Add more "basic" tests samples to cover supported content types

reyammer commented 2 weeks ago

The new model "standard_v2_0" supports 200+ content types: https://github.com/google/magika/tree/main/assets/models/standard_v2_0/README.md

Ideally, we have at least one "basic sample" for each of the supported content types (See /tests_data/basic/*).

This issue acts as a call for action -- external help is very welcome!

Important aspects to keep in mind:

Content types for which we have no samples yet should be prioritized. Among these, prioritize more common content types rather than niche ones.
The "basic" test samples (in the tests_data/basic/<content_type>/*) are supposed to be "easy to recognize". In other words, the goal for these samples is to check that the model does a reasonable job with clear-cut samples, rather than corner-cases.
It's OK to group a bunch of test cases in a single PR.
The PR should state the origin of each sample.
The samples should NOT be taken from existing projects / online resources (in these settings, it would be very challenging to properly document the origin of these files); they should be manually written/created by the PR author.
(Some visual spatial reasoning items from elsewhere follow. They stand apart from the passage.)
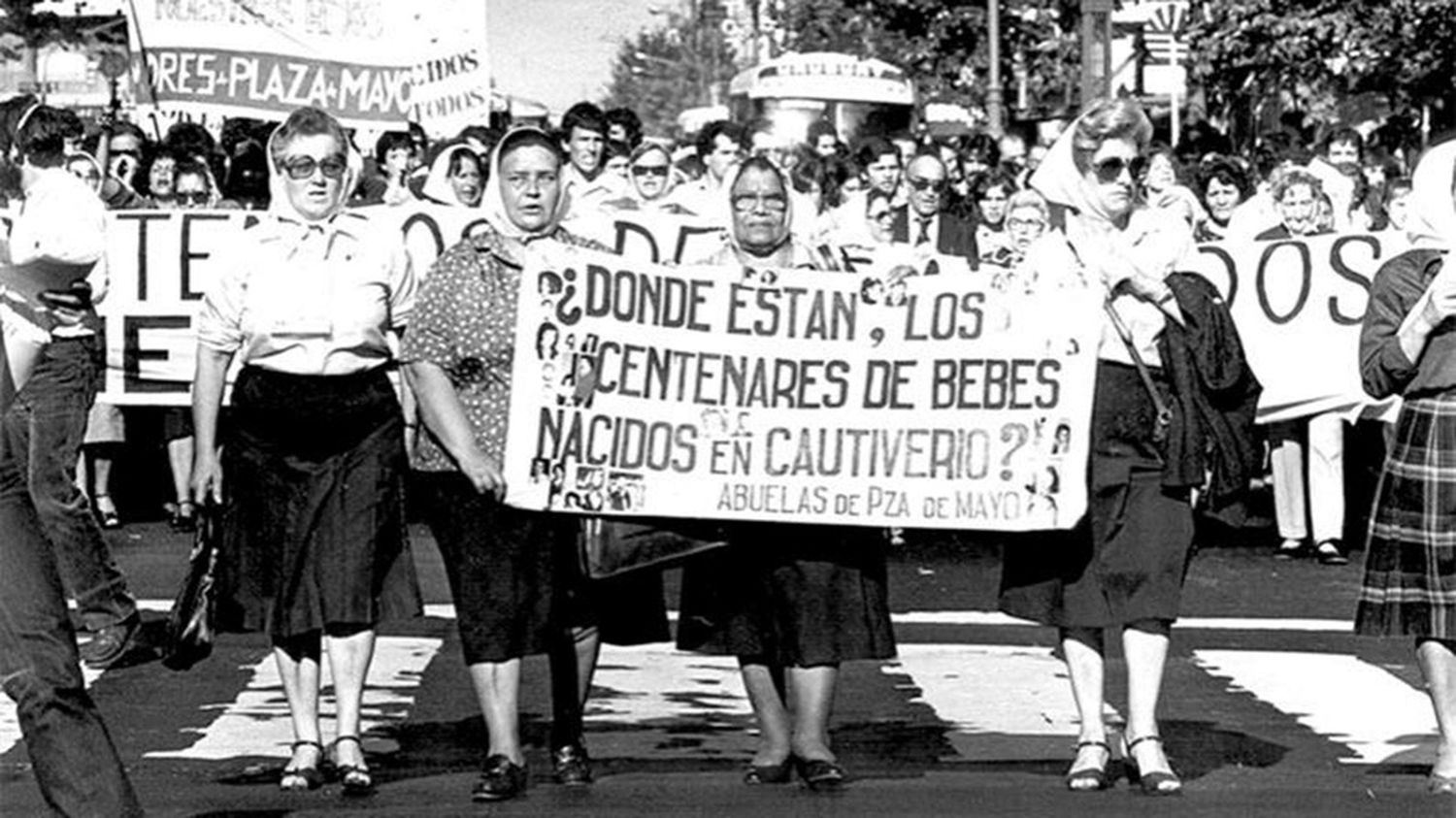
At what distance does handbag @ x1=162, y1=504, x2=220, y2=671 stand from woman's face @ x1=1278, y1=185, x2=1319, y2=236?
7.60 metres

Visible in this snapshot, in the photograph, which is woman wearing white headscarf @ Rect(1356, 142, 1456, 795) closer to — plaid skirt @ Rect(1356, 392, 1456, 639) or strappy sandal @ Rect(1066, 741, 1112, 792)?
plaid skirt @ Rect(1356, 392, 1456, 639)

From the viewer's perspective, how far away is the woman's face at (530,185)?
344 inches

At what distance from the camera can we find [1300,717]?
10.3 meters

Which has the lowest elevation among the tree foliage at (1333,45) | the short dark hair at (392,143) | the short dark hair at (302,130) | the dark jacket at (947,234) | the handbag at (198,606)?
the handbag at (198,606)

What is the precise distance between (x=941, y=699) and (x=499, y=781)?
2526mm

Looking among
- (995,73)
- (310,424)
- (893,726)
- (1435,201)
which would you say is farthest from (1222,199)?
(995,73)

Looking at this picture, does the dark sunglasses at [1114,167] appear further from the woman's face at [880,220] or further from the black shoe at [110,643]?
the woman's face at [880,220]

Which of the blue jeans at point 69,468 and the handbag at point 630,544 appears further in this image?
the blue jeans at point 69,468

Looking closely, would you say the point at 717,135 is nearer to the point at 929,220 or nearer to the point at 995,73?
the point at 929,220

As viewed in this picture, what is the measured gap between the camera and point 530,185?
8.78 meters

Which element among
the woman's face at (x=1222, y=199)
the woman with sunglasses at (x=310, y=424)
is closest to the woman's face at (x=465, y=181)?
the woman's face at (x=1222, y=199)

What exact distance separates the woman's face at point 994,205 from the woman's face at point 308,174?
8.55 metres

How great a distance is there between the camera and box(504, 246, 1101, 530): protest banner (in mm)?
8828

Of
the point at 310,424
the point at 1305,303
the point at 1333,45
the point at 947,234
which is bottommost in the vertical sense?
the point at 310,424
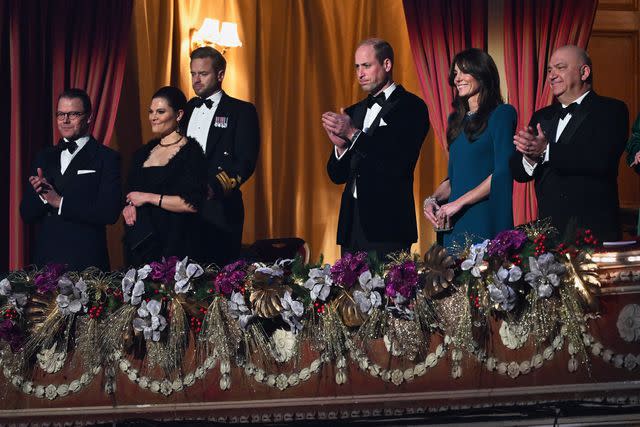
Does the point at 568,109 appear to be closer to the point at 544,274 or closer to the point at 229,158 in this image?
the point at 544,274

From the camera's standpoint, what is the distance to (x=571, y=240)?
3656mm

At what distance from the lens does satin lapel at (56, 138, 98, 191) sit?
519cm

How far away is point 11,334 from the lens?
3.65 m

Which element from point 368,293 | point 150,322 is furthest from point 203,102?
point 368,293

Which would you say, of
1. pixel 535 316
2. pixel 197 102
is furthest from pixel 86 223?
pixel 535 316

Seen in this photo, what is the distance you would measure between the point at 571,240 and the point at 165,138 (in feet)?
7.71

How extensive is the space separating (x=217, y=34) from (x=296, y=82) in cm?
60

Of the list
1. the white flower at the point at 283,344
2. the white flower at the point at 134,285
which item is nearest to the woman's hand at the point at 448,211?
the white flower at the point at 283,344

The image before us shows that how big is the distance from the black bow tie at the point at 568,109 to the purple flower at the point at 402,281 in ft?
4.10

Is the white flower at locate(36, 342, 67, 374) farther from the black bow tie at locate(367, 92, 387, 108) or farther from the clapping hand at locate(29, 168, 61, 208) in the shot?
the black bow tie at locate(367, 92, 387, 108)

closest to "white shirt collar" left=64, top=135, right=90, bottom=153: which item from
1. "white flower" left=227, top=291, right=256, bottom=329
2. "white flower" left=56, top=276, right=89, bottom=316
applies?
"white flower" left=56, top=276, right=89, bottom=316

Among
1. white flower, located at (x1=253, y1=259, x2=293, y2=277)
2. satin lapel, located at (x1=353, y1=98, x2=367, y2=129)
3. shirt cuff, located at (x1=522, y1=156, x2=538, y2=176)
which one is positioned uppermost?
satin lapel, located at (x1=353, y1=98, x2=367, y2=129)

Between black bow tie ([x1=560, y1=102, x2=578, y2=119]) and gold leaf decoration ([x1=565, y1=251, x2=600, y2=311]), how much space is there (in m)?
1.07

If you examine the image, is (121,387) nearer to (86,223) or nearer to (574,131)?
(86,223)
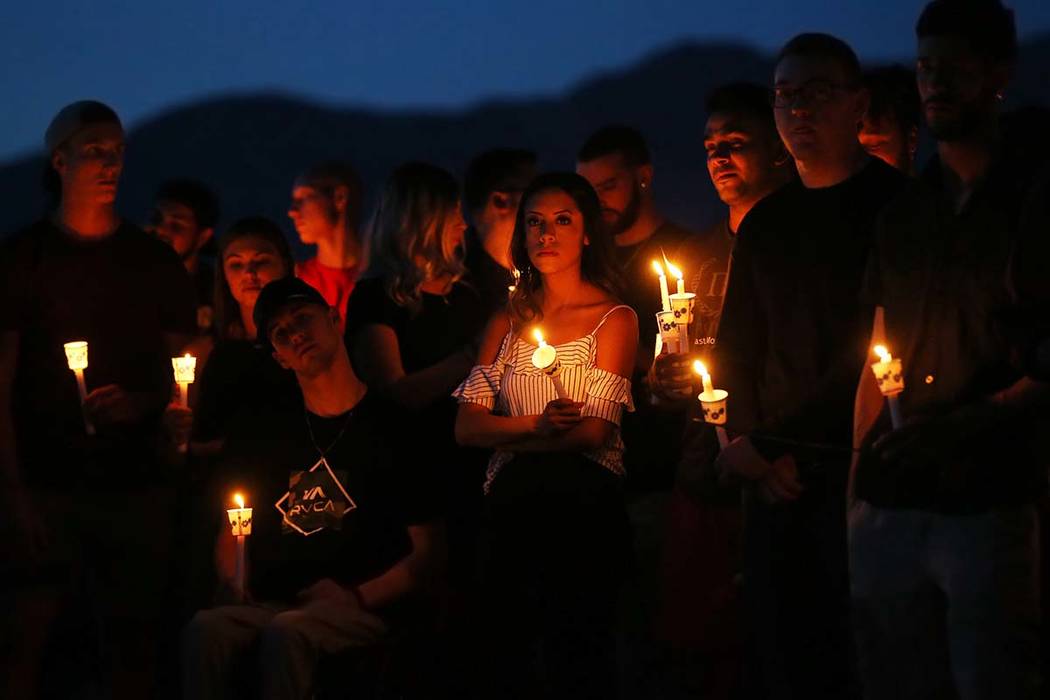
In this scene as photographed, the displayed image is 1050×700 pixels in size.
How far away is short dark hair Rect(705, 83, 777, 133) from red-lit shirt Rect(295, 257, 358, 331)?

mamamia96 commented 2 weeks ago

I'd like to add a handful of basic tests for:

pickle
powershell
ttf
gif

reyammer commented 2 weeks ago

These would be very welcome! As indicated in the issue, please include a description on how these files were created (especially for the binary ones, such as pickle). Examples on how we created some of the test cases: create a new google doc, then "export as" various formats. Thanks!

mamamia96 commented 2 weeks ago

Where should I include my description of how I created the files?

mamamia96 commented 2 weeks ago

Where should I include my description of how I created the files?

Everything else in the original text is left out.